_TEKS BACAAN_
*****

Kamis, 14 Oktober 2010

Pendidikan Kita Memerlukan Sebuah Inovasi


Untuk menjawab berbagai tantangan dan memecahkan berbagai per­masalahan dalam dunia pendidikan perlu adanya sesuatu yang baru yang dinamakan inovasi pendidikan. Jika inovasi itu dapat diterima dan diterapkan oleh para pelaksana kegiatan pendidikan, maka  akan sangat bermanfaat untuk memecahkan berbagai masalah pendidikan yang ada.
Sebagaimana yang ditulis dalam tulisan sebelumnya bahwa di Indonesia penyelenggaraan sistem pendidikan berjalan penuh dengan dinamika. Hal ini setidaknya dipengaruhi oleh dua hal utama yaitu political will dan dinamika sosial. Political will sebagai suatu produk dari eksekutif dan legislatif merupakan berbagai regulasi yang terkait dengan penyelenggaraan pendidikan diantaranya UU No.20/2003 tentang Sistem Pendidikan Nasional, UU No.14/2005 tentang Guru dan Dosen, PP No.19/2005 tentang Standar Nasional Pendidikan, serta berbagai PP yang dipersiapkan oleh pemerintah. Selain itu, dalam upaya untuk memperbaiki sistem pendidikan nasional ternyata memerlukan adanya perbaikan pula dalam aspek sistemik (regulasi) serta meningkatnya kontrol sosial dari masyarakat.

*****

_DAFTAR ITEM_

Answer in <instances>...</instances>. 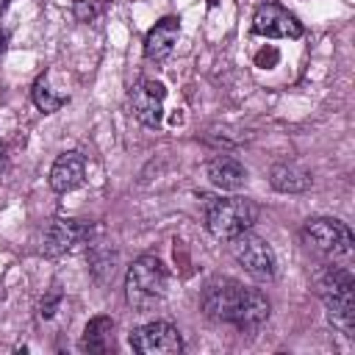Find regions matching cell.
Masks as SVG:
<instances>
[{
    "instance_id": "6da1fadb",
    "label": "cell",
    "mask_w": 355,
    "mask_h": 355,
    "mask_svg": "<svg viewBox=\"0 0 355 355\" xmlns=\"http://www.w3.org/2000/svg\"><path fill=\"white\" fill-rule=\"evenodd\" d=\"M202 313L214 322L233 324L241 333H258L269 319V300L258 288H244L233 277H214L200 297Z\"/></svg>"
},
{
    "instance_id": "7a4b0ae2",
    "label": "cell",
    "mask_w": 355,
    "mask_h": 355,
    "mask_svg": "<svg viewBox=\"0 0 355 355\" xmlns=\"http://www.w3.org/2000/svg\"><path fill=\"white\" fill-rule=\"evenodd\" d=\"M169 288V272L161 258L141 255L125 275V297L136 311H153L164 302Z\"/></svg>"
},
{
    "instance_id": "3957f363",
    "label": "cell",
    "mask_w": 355,
    "mask_h": 355,
    "mask_svg": "<svg viewBox=\"0 0 355 355\" xmlns=\"http://www.w3.org/2000/svg\"><path fill=\"white\" fill-rule=\"evenodd\" d=\"M355 280L347 269L341 266H324L316 275V291L327 308V319L341 327L347 336H352V324H355V297H352Z\"/></svg>"
},
{
    "instance_id": "277c9868",
    "label": "cell",
    "mask_w": 355,
    "mask_h": 355,
    "mask_svg": "<svg viewBox=\"0 0 355 355\" xmlns=\"http://www.w3.org/2000/svg\"><path fill=\"white\" fill-rule=\"evenodd\" d=\"M202 205H205V225L211 236L225 241L250 230L258 219L255 202L244 197H202Z\"/></svg>"
},
{
    "instance_id": "5b68a950",
    "label": "cell",
    "mask_w": 355,
    "mask_h": 355,
    "mask_svg": "<svg viewBox=\"0 0 355 355\" xmlns=\"http://www.w3.org/2000/svg\"><path fill=\"white\" fill-rule=\"evenodd\" d=\"M302 239L308 241V247H313L316 252L333 261L352 258L355 252V236L341 219H330V216L308 219L302 227Z\"/></svg>"
},
{
    "instance_id": "8992f818",
    "label": "cell",
    "mask_w": 355,
    "mask_h": 355,
    "mask_svg": "<svg viewBox=\"0 0 355 355\" xmlns=\"http://www.w3.org/2000/svg\"><path fill=\"white\" fill-rule=\"evenodd\" d=\"M230 252H233L239 266H244V272L252 280L269 283L275 277V266H277L275 263V252H272V247L261 236H255L250 230L239 233L236 239H230Z\"/></svg>"
},
{
    "instance_id": "52a82bcc",
    "label": "cell",
    "mask_w": 355,
    "mask_h": 355,
    "mask_svg": "<svg viewBox=\"0 0 355 355\" xmlns=\"http://www.w3.org/2000/svg\"><path fill=\"white\" fill-rule=\"evenodd\" d=\"M164 100H166V89L164 83L153 80V78H141L130 86L128 92V105L130 114L144 125V128H158L164 119Z\"/></svg>"
},
{
    "instance_id": "ba28073f",
    "label": "cell",
    "mask_w": 355,
    "mask_h": 355,
    "mask_svg": "<svg viewBox=\"0 0 355 355\" xmlns=\"http://www.w3.org/2000/svg\"><path fill=\"white\" fill-rule=\"evenodd\" d=\"M130 347L141 355H175L183 349V338L169 322H147L130 333Z\"/></svg>"
},
{
    "instance_id": "9c48e42d",
    "label": "cell",
    "mask_w": 355,
    "mask_h": 355,
    "mask_svg": "<svg viewBox=\"0 0 355 355\" xmlns=\"http://www.w3.org/2000/svg\"><path fill=\"white\" fill-rule=\"evenodd\" d=\"M252 33L272 36V39H300L305 33V28L280 3H263V6H258L255 17H252Z\"/></svg>"
},
{
    "instance_id": "30bf717a",
    "label": "cell",
    "mask_w": 355,
    "mask_h": 355,
    "mask_svg": "<svg viewBox=\"0 0 355 355\" xmlns=\"http://www.w3.org/2000/svg\"><path fill=\"white\" fill-rule=\"evenodd\" d=\"M83 180H86V158L75 150L61 153L50 169V189L58 194H67L83 186Z\"/></svg>"
},
{
    "instance_id": "8fae6325",
    "label": "cell",
    "mask_w": 355,
    "mask_h": 355,
    "mask_svg": "<svg viewBox=\"0 0 355 355\" xmlns=\"http://www.w3.org/2000/svg\"><path fill=\"white\" fill-rule=\"evenodd\" d=\"M178 36H180V19L178 17H164L158 19L147 36H144V58L147 61H164L175 44H178Z\"/></svg>"
},
{
    "instance_id": "7c38bea8",
    "label": "cell",
    "mask_w": 355,
    "mask_h": 355,
    "mask_svg": "<svg viewBox=\"0 0 355 355\" xmlns=\"http://www.w3.org/2000/svg\"><path fill=\"white\" fill-rule=\"evenodd\" d=\"M86 225L75 222V219H53V225L44 233V255H61L69 252L75 244H80L86 239Z\"/></svg>"
},
{
    "instance_id": "4fadbf2b",
    "label": "cell",
    "mask_w": 355,
    "mask_h": 355,
    "mask_svg": "<svg viewBox=\"0 0 355 355\" xmlns=\"http://www.w3.org/2000/svg\"><path fill=\"white\" fill-rule=\"evenodd\" d=\"M208 178L216 189L222 191H236L244 186L247 180V169L236 161V158H227V155H219L214 161H208Z\"/></svg>"
},
{
    "instance_id": "5bb4252c",
    "label": "cell",
    "mask_w": 355,
    "mask_h": 355,
    "mask_svg": "<svg viewBox=\"0 0 355 355\" xmlns=\"http://www.w3.org/2000/svg\"><path fill=\"white\" fill-rule=\"evenodd\" d=\"M114 319L111 316H94L83 336H80V349L83 352H94V355H103L108 349H114Z\"/></svg>"
},
{
    "instance_id": "9a60e30c",
    "label": "cell",
    "mask_w": 355,
    "mask_h": 355,
    "mask_svg": "<svg viewBox=\"0 0 355 355\" xmlns=\"http://www.w3.org/2000/svg\"><path fill=\"white\" fill-rule=\"evenodd\" d=\"M269 180L283 194H302V191L311 189V175L302 166H297V164H277V166H272Z\"/></svg>"
},
{
    "instance_id": "2e32d148",
    "label": "cell",
    "mask_w": 355,
    "mask_h": 355,
    "mask_svg": "<svg viewBox=\"0 0 355 355\" xmlns=\"http://www.w3.org/2000/svg\"><path fill=\"white\" fill-rule=\"evenodd\" d=\"M31 97H33V105L44 114H55L61 105H67V94H58L53 86H50V78L47 75H39L33 89H31Z\"/></svg>"
},
{
    "instance_id": "e0dca14e",
    "label": "cell",
    "mask_w": 355,
    "mask_h": 355,
    "mask_svg": "<svg viewBox=\"0 0 355 355\" xmlns=\"http://www.w3.org/2000/svg\"><path fill=\"white\" fill-rule=\"evenodd\" d=\"M266 61H269V64H275V61H277V53H275V50H269V55H266V53H261V55H258V64H261V67H263Z\"/></svg>"
},
{
    "instance_id": "ac0fdd59",
    "label": "cell",
    "mask_w": 355,
    "mask_h": 355,
    "mask_svg": "<svg viewBox=\"0 0 355 355\" xmlns=\"http://www.w3.org/2000/svg\"><path fill=\"white\" fill-rule=\"evenodd\" d=\"M6 169V144L0 141V172Z\"/></svg>"
},
{
    "instance_id": "d6986e66",
    "label": "cell",
    "mask_w": 355,
    "mask_h": 355,
    "mask_svg": "<svg viewBox=\"0 0 355 355\" xmlns=\"http://www.w3.org/2000/svg\"><path fill=\"white\" fill-rule=\"evenodd\" d=\"M6 42H8V39H6V33H3V28H0V53L6 50Z\"/></svg>"
},
{
    "instance_id": "ffe728a7",
    "label": "cell",
    "mask_w": 355,
    "mask_h": 355,
    "mask_svg": "<svg viewBox=\"0 0 355 355\" xmlns=\"http://www.w3.org/2000/svg\"><path fill=\"white\" fill-rule=\"evenodd\" d=\"M6 8H8V0H0V17L6 14Z\"/></svg>"
}]
</instances>
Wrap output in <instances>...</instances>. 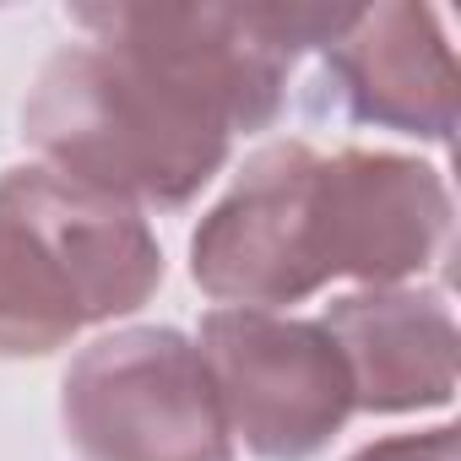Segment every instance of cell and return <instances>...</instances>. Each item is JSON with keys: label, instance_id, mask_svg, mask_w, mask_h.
I'll return each mask as SVG.
<instances>
[{"label": "cell", "instance_id": "6da1fadb", "mask_svg": "<svg viewBox=\"0 0 461 461\" xmlns=\"http://www.w3.org/2000/svg\"><path fill=\"white\" fill-rule=\"evenodd\" d=\"M450 245L439 168L402 152L261 147L190 234V277L228 310H283L326 283L396 288Z\"/></svg>", "mask_w": 461, "mask_h": 461}, {"label": "cell", "instance_id": "7a4b0ae2", "mask_svg": "<svg viewBox=\"0 0 461 461\" xmlns=\"http://www.w3.org/2000/svg\"><path fill=\"white\" fill-rule=\"evenodd\" d=\"M163 288L152 222L44 163L0 174V358H50Z\"/></svg>", "mask_w": 461, "mask_h": 461}, {"label": "cell", "instance_id": "3957f363", "mask_svg": "<svg viewBox=\"0 0 461 461\" xmlns=\"http://www.w3.org/2000/svg\"><path fill=\"white\" fill-rule=\"evenodd\" d=\"M23 136L44 168L109 190L136 212L190 206L234 152V136L212 114L93 39L44 60L23 104Z\"/></svg>", "mask_w": 461, "mask_h": 461}, {"label": "cell", "instance_id": "277c9868", "mask_svg": "<svg viewBox=\"0 0 461 461\" xmlns=\"http://www.w3.org/2000/svg\"><path fill=\"white\" fill-rule=\"evenodd\" d=\"M353 6L272 0V6H77L71 23L212 114L228 136L277 125L304 50H326Z\"/></svg>", "mask_w": 461, "mask_h": 461}, {"label": "cell", "instance_id": "5b68a950", "mask_svg": "<svg viewBox=\"0 0 461 461\" xmlns=\"http://www.w3.org/2000/svg\"><path fill=\"white\" fill-rule=\"evenodd\" d=\"M60 429L82 461H234L206 364L174 326L87 342L60 380Z\"/></svg>", "mask_w": 461, "mask_h": 461}, {"label": "cell", "instance_id": "8992f818", "mask_svg": "<svg viewBox=\"0 0 461 461\" xmlns=\"http://www.w3.org/2000/svg\"><path fill=\"white\" fill-rule=\"evenodd\" d=\"M195 353L222 423L261 461H310L353 418V380L321 321L277 310H212Z\"/></svg>", "mask_w": 461, "mask_h": 461}, {"label": "cell", "instance_id": "52a82bcc", "mask_svg": "<svg viewBox=\"0 0 461 461\" xmlns=\"http://www.w3.org/2000/svg\"><path fill=\"white\" fill-rule=\"evenodd\" d=\"M321 82L353 125L445 147L456 131V60L429 6H353L321 50Z\"/></svg>", "mask_w": 461, "mask_h": 461}, {"label": "cell", "instance_id": "ba28073f", "mask_svg": "<svg viewBox=\"0 0 461 461\" xmlns=\"http://www.w3.org/2000/svg\"><path fill=\"white\" fill-rule=\"evenodd\" d=\"M326 337L337 342L353 412H423L456 396V315L439 288H358L326 304Z\"/></svg>", "mask_w": 461, "mask_h": 461}, {"label": "cell", "instance_id": "9c48e42d", "mask_svg": "<svg viewBox=\"0 0 461 461\" xmlns=\"http://www.w3.org/2000/svg\"><path fill=\"white\" fill-rule=\"evenodd\" d=\"M348 461H461V450H456V429L439 423V429H423V434H391V439H375V445L353 450Z\"/></svg>", "mask_w": 461, "mask_h": 461}]
</instances>
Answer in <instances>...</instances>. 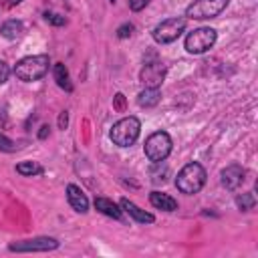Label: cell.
Segmentation results:
<instances>
[{
	"label": "cell",
	"mask_w": 258,
	"mask_h": 258,
	"mask_svg": "<svg viewBox=\"0 0 258 258\" xmlns=\"http://www.w3.org/2000/svg\"><path fill=\"white\" fill-rule=\"evenodd\" d=\"M206 169L202 163L198 161H189L185 163L179 171H177V177H175V187L185 194V196H194L198 194L204 185H206Z\"/></svg>",
	"instance_id": "cell-1"
},
{
	"label": "cell",
	"mask_w": 258,
	"mask_h": 258,
	"mask_svg": "<svg viewBox=\"0 0 258 258\" xmlns=\"http://www.w3.org/2000/svg\"><path fill=\"white\" fill-rule=\"evenodd\" d=\"M48 67H50L48 54H32V56H24L16 62L14 75H16L18 81L32 83V81L42 79L48 73Z\"/></svg>",
	"instance_id": "cell-2"
},
{
	"label": "cell",
	"mask_w": 258,
	"mask_h": 258,
	"mask_svg": "<svg viewBox=\"0 0 258 258\" xmlns=\"http://www.w3.org/2000/svg\"><path fill=\"white\" fill-rule=\"evenodd\" d=\"M139 133H141V121L137 117L129 115V117H123L117 123H113L109 137L119 147H131L137 141Z\"/></svg>",
	"instance_id": "cell-3"
},
{
	"label": "cell",
	"mask_w": 258,
	"mask_h": 258,
	"mask_svg": "<svg viewBox=\"0 0 258 258\" xmlns=\"http://www.w3.org/2000/svg\"><path fill=\"white\" fill-rule=\"evenodd\" d=\"M171 147H173V141H171L169 133L167 131H155L145 139L143 151H145V157L149 161L159 163V161L167 159V155L171 153Z\"/></svg>",
	"instance_id": "cell-4"
},
{
	"label": "cell",
	"mask_w": 258,
	"mask_h": 258,
	"mask_svg": "<svg viewBox=\"0 0 258 258\" xmlns=\"http://www.w3.org/2000/svg\"><path fill=\"white\" fill-rule=\"evenodd\" d=\"M216 40H218V32H216L214 28H210V26H200V28L191 30V32L185 36L183 46H185V50H187L189 54H202V52L210 50V48L216 44Z\"/></svg>",
	"instance_id": "cell-5"
},
{
	"label": "cell",
	"mask_w": 258,
	"mask_h": 258,
	"mask_svg": "<svg viewBox=\"0 0 258 258\" xmlns=\"http://www.w3.org/2000/svg\"><path fill=\"white\" fill-rule=\"evenodd\" d=\"M185 24H187V18H181V16L165 18L153 28L151 36L157 44H169V42H173L181 36V32L185 30Z\"/></svg>",
	"instance_id": "cell-6"
},
{
	"label": "cell",
	"mask_w": 258,
	"mask_h": 258,
	"mask_svg": "<svg viewBox=\"0 0 258 258\" xmlns=\"http://www.w3.org/2000/svg\"><path fill=\"white\" fill-rule=\"evenodd\" d=\"M230 0H196L185 8V18L194 20H208L220 16L228 8Z\"/></svg>",
	"instance_id": "cell-7"
},
{
	"label": "cell",
	"mask_w": 258,
	"mask_h": 258,
	"mask_svg": "<svg viewBox=\"0 0 258 258\" xmlns=\"http://www.w3.org/2000/svg\"><path fill=\"white\" fill-rule=\"evenodd\" d=\"M60 246V242L52 236H36V238H26L18 242H10L8 250L16 254H28V252H52Z\"/></svg>",
	"instance_id": "cell-8"
},
{
	"label": "cell",
	"mask_w": 258,
	"mask_h": 258,
	"mask_svg": "<svg viewBox=\"0 0 258 258\" xmlns=\"http://www.w3.org/2000/svg\"><path fill=\"white\" fill-rule=\"evenodd\" d=\"M167 67L161 60H153V62H145V67L139 73V81L143 83V87H151V89H159L163 79H165Z\"/></svg>",
	"instance_id": "cell-9"
},
{
	"label": "cell",
	"mask_w": 258,
	"mask_h": 258,
	"mask_svg": "<svg viewBox=\"0 0 258 258\" xmlns=\"http://www.w3.org/2000/svg\"><path fill=\"white\" fill-rule=\"evenodd\" d=\"M244 175H246V171H244L242 165L230 163L220 171V181H222V185L226 189H238L242 185V181H244Z\"/></svg>",
	"instance_id": "cell-10"
},
{
	"label": "cell",
	"mask_w": 258,
	"mask_h": 258,
	"mask_svg": "<svg viewBox=\"0 0 258 258\" xmlns=\"http://www.w3.org/2000/svg\"><path fill=\"white\" fill-rule=\"evenodd\" d=\"M67 200H69V204L75 212H79V214L89 212V198L85 196V191L79 185H75V183L67 185Z\"/></svg>",
	"instance_id": "cell-11"
},
{
	"label": "cell",
	"mask_w": 258,
	"mask_h": 258,
	"mask_svg": "<svg viewBox=\"0 0 258 258\" xmlns=\"http://www.w3.org/2000/svg\"><path fill=\"white\" fill-rule=\"evenodd\" d=\"M119 206H121V210H123L125 214H129V218H133V220L139 222V224H153V222H155V216H153V214L141 210L139 206H135V204H133L131 200H127V198H123V200L119 202Z\"/></svg>",
	"instance_id": "cell-12"
},
{
	"label": "cell",
	"mask_w": 258,
	"mask_h": 258,
	"mask_svg": "<svg viewBox=\"0 0 258 258\" xmlns=\"http://www.w3.org/2000/svg\"><path fill=\"white\" fill-rule=\"evenodd\" d=\"M95 210L101 212V214L107 216V218H113V220H121V218H123L121 206L115 204V202L109 200V198H95Z\"/></svg>",
	"instance_id": "cell-13"
},
{
	"label": "cell",
	"mask_w": 258,
	"mask_h": 258,
	"mask_svg": "<svg viewBox=\"0 0 258 258\" xmlns=\"http://www.w3.org/2000/svg\"><path fill=\"white\" fill-rule=\"evenodd\" d=\"M149 202H151L153 208L163 210V212H175V210H177V202H175L171 196H167V194H163V191H157V189H153V191L149 194Z\"/></svg>",
	"instance_id": "cell-14"
},
{
	"label": "cell",
	"mask_w": 258,
	"mask_h": 258,
	"mask_svg": "<svg viewBox=\"0 0 258 258\" xmlns=\"http://www.w3.org/2000/svg\"><path fill=\"white\" fill-rule=\"evenodd\" d=\"M159 101H161V91H159V89L145 87V89L137 95V103H139V107H143V109H151V107H155Z\"/></svg>",
	"instance_id": "cell-15"
},
{
	"label": "cell",
	"mask_w": 258,
	"mask_h": 258,
	"mask_svg": "<svg viewBox=\"0 0 258 258\" xmlns=\"http://www.w3.org/2000/svg\"><path fill=\"white\" fill-rule=\"evenodd\" d=\"M52 79L56 81V85H58L62 91H67V93L73 91V83H71V77H69V69H67L62 62H56V64L52 67Z\"/></svg>",
	"instance_id": "cell-16"
},
{
	"label": "cell",
	"mask_w": 258,
	"mask_h": 258,
	"mask_svg": "<svg viewBox=\"0 0 258 258\" xmlns=\"http://www.w3.org/2000/svg\"><path fill=\"white\" fill-rule=\"evenodd\" d=\"M22 32H24V24H22L20 20H14V18H12V20L2 22V26H0V36L10 38V40L18 38Z\"/></svg>",
	"instance_id": "cell-17"
},
{
	"label": "cell",
	"mask_w": 258,
	"mask_h": 258,
	"mask_svg": "<svg viewBox=\"0 0 258 258\" xmlns=\"http://www.w3.org/2000/svg\"><path fill=\"white\" fill-rule=\"evenodd\" d=\"M44 169L38 161H20L16 163V173L24 175V177H32V175H40Z\"/></svg>",
	"instance_id": "cell-18"
},
{
	"label": "cell",
	"mask_w": 258,
	"mask_h": 258,
	"mask_svg": "<svg viewBox=\"0 0 258 258\" xmlns=\"http://www.w3.org/2000/svg\"><path fill=\"white\" fill-rule=\"evenodd\" d=\"M236 206H238L240 212H250V210L256 206V198H254V194L248 191V194H240V196H236Z\"/></svg>",
	"instance_id": "cell-19"
},
{
	"label": "cell",
	"mask_w": 258,
	"mask_h": 258,
	"mask_svg": "<svg viewBox=\"0 0 258 258\" xmlns=\"http://www.w3.org/2000/svg\"><path fill=\"white\" fill-rule=\"evenodd\" d=\"M24 143H26V141H12V139H8L4 133H0V151L14 153V151L22 149V147H24Z\"/></svg>",
	"instance_id": "cell-20"
},
{
	"label": "cell",
	"mask_w": 258,
	"mask_h": 258,
	"mask_svg": "<svg viewBox=\"0 0 258 258\" xmlns=\"http://www.w3.org/2000/svg\"><path fill=\"white\" fill-rule=\"evenodd\" d=\"M44 20L50 22L52 26H64V24H67V18H64V16H60V14H56V12H50V10L44 12Z\"/></svg>",
	"instance_id": "cell-21"
},
{
	"label": "cell",
	"mask_w": 258,
	"mask_h": 258,
	"mask_svg": "<svg viewBox=\"0 0 258 258\" xmlns=\"http://www.w3.org/2000/svg\"><path fill=\"white\" fill-rule=\"evenodd\" d=\"M133 30H135V26H133L131 22H125V24H121V26L117 28V36H119V38H129V36L133 34Z\"/></svg>",
	"instance_id": "cell-22"
},
{
	"label": "cell",
	"mask_w": 258,
	"mask_h": 258,
	"mask_svg": "<svg viewBox=\"0 0 258 258\" xmlns=\"http://www.w3.org/2000/svg\"><path fill=\"white\" fill-rule=\"evenodd\" d=\"M125 107H127L125 95H123V93H117V95L113 97V109H115V111H119V113H123V111H125Z\"/></svg>",
	"instance_id": "cell-23"
},
{
	"label": "cell",
	"mask_w": 258,
	"mask_h": 258,
	"mask_svg": "<svg viewBox=\"0 0 258 258\" xmlns=\"http://www.w3.org/2000/svg\"><path fill=\"white\" fill-rule=\"evenodd\" d=\"M149 2H151V0H129V8H131L133 12H141Z\"/></svg>",
	"instance_id": "cell-24"
},
{
	"label": "cell",
	"mask_w": 258,
	"mask_h": 258,
	"mask_svg": "<svg viewBox=\"0 0 258 258\" xmlns=\"http://www.w3.org/2000/svg\"><path fill=\"white\" fill-rule=\"evenodd\" d=\"M8 77H10V67H8L4 60H0V85H2V83H6V81H8Z\"/></svg>",
	"instance_id": "cell-25"
},
{
	"label": "cell",
	"mask_w": 258,
	"mask_h": 258,
	"mask_svg": "<svg viewBox=\"0 0 258 258\" xmlns=\"http://www.w3.org/2000/svg\"><path fill=\"white\" fill-rule=\"evenodd\" d=\"M67 125H69V113L62 111V113L58 115V129H67Z\"/></svg>",
	"instance_id": "cell-26"
},
{
	"label": "cell",
	"mask_w": 258,
	"mask_h": 258,
	"mask_svg": "<svg viewBox=\"0 0 258 258\" xmlns=\"http://www.w3.org/2000/svg\"><path fill=\"white\" fill-rule=\"evenodd\" d=\"M22 0H0V6L2 8H14V6H18Z\"/></svg>",
	"instance_id": "cell-27"
},
{
	"label": "cell",
	"mask_w": 258,
	"mask_h": 258,
	"mask_svg": "<svg viewBox=\"0 0 258 258\" xmlns=\"http://www.w3.org/2000/svg\"><path fill=\"white\" fill-rule=\"evenodd\" d=\"M6 125H8V113H6L4 107H0V129L6 127Z\"/></svg>",
	"instance_id": "cell-28"
},
{
	"label": "cell",
	"mask_w": 258,
	"mask_h": 258,
	"mask_svg": "<svg viewBox=\"0 0 258 258\" xmlns=\"http://www.w3.org/2000/svg\"><path fill=\"white\" fill-rule=\"evenodd\" d=\"M48 133H50V127H48V125H42L40 131H38V139H46Z\"/></svg>",
	"instance_id": "cell-29"
},
{
	"label": "cell",
	"mask_w": 258,
	"mask_h": 258,
	"mask_svg": "<svg viewBox=\"0 0 258 258\" xmlns=\"http://www.w3.org/2000/svg\"><path fill=\"white\" fill-rule=\"evenodd\" d=\"M111 2H115V0H111Z\"/></svg>",
	"instance_id": "cell-30"
}]
</instances>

*****

_RINGKASAN TUGAS 1_
Tulis ulang sebagian teks tentang inovasi pendidikan, mulai dari kata-kata yang memuat "Sebagaimana yang ditulis" dan berhenti setelah "sosial dari masyarakat.".
_RINGKASAN TUGAS 2_
Menurut teks tentang inovasi pendidikan, dua hal utama apa yang memengaruhi penyelenggaraan sistem pendidikan di Indonesia?
Item-item ini tidak ada hubungannya dengan teks tentang inovasi pendidikan.

_JAWABAN BENAR 1_
Sebagaimana yang ditulis dalam tulisan sebelumnya bahwa di Indonesia penyelenggaraan sistem pendidikan berjalan penuh dengan dinamika. Hal ini setidaknya dipengaruhi oleh dua hal utama yaitu political will dan dinamika sosial. Political will sebagai suatu produk dari eksekutif dan legislatif merupakan berbagai regulasi yang terkait dengan penyelenggaraan pendidikan diantaranya UU No.20/2003 tentang Sistem Pendidikan Nasional, UU No.14/2005 tentang Guru dan Dosen, PP No.19/2005 tentang Standar Nasional Pendidikan, serta berbagai PP yang dipersiapkan oleh pemerintah. Selain itu, dalam upaya untuk memperbaiki sistem pendidikan nasional ternyata memerlukan adanya perbaikan pula dalam aspek sistemik (regulasi) serta meningkatnya kontrol sosial dari masyarakat.

_JAWABAN BENAR 2_
Political will dan dinamika sosial.